══ Text to read

Here, reproduced under the Fair Dealing provisions (§29) of the Copyright Act from today’s _Globe and Mail_, is a column by Lawrence Martin:

http://www.theglobeandmail.com/servlet/story/RTGAM.20071115.wcomartin15/BNStory/Front/home


> While they're at it, why not reopen Shawinigate?
> 
> LAWRENCE MARTIN
> 
> ...



Despite The Ruxted Group’s critiques of Martin (when he strays out of his lanes and into foreign/defence affairs), he is well connected in Ottawa and, as one of Chrétien’s biographers (see: http://www.amazon.ca/Chretien-Will-Win-Lawrence-Martin/dp/1895555957/ref=sr_1_4?ie=UTF8&s=books&qid=1195137979&sr=1-4 and http://www.amazon.ca/Iron-Man-Defiant-Reign-Chretien/dp/0670043109/ref=sr_1_6?ie=UTF8&s=books&qid=1195137979&sr=1-6 ), he is uniquely _qualified_ to suggest that there is more to _Shawinigate_ than we learned back in the ‘90s and up until 2004.

I will not be at all surprised when (not if, I think) _Team Mulroney_ starts agitating for the RCMP to reopen the _Shawinigate_ file.

I think PM Harper was serious when he said, essentially, “we (politicians, even all Canadians) don’t want to go there” (public inquiries into politicians) because it will lead down all manner of unpleasant roads. I suspect we’re headed that way unless David Johnston proposes very restricted TOR – something he may find hard to do.

════
══ Given information

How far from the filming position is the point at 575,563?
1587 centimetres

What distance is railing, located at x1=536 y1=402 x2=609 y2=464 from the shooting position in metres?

════

Reproduce word for word the part of the Shawinigate post starting with "Despite The Ruxted" and going on through "the _Shawinigate_ file.". The listing is separate material and has no connection to the Shawinigate post.

The result:
Despite The Ruxted Group’s critiques of Martin (when he strays out of his lanes and into foreign/defence affairs), he is well connected in Ottawa and, as one of Chrétien’s biographers (see: http://www.amazon.ca/Chretien-Will-Win-Lawrence-Martin/dp/1895555957/ref=sr_1_4?ie=UTF8&s=books&qid=1195137979&sr=1-4 and http://www.amazon.ca/Iron-Man-Defiant-Reign-Chretien/dp/0670043109/ref=sr_1_6?ie=UTF8&s=books&qid=1195137979&sr=1-6 ), he is uniquely _qualified_ to suggest that there is more to _Shawinigate_ than we learned back in the ‘90s and up until 2004.

I will not be at all surprised when (not if, I think) _Team Mulroney_ starts agitating for the RCMP to reopen the _Shawinigate_ file.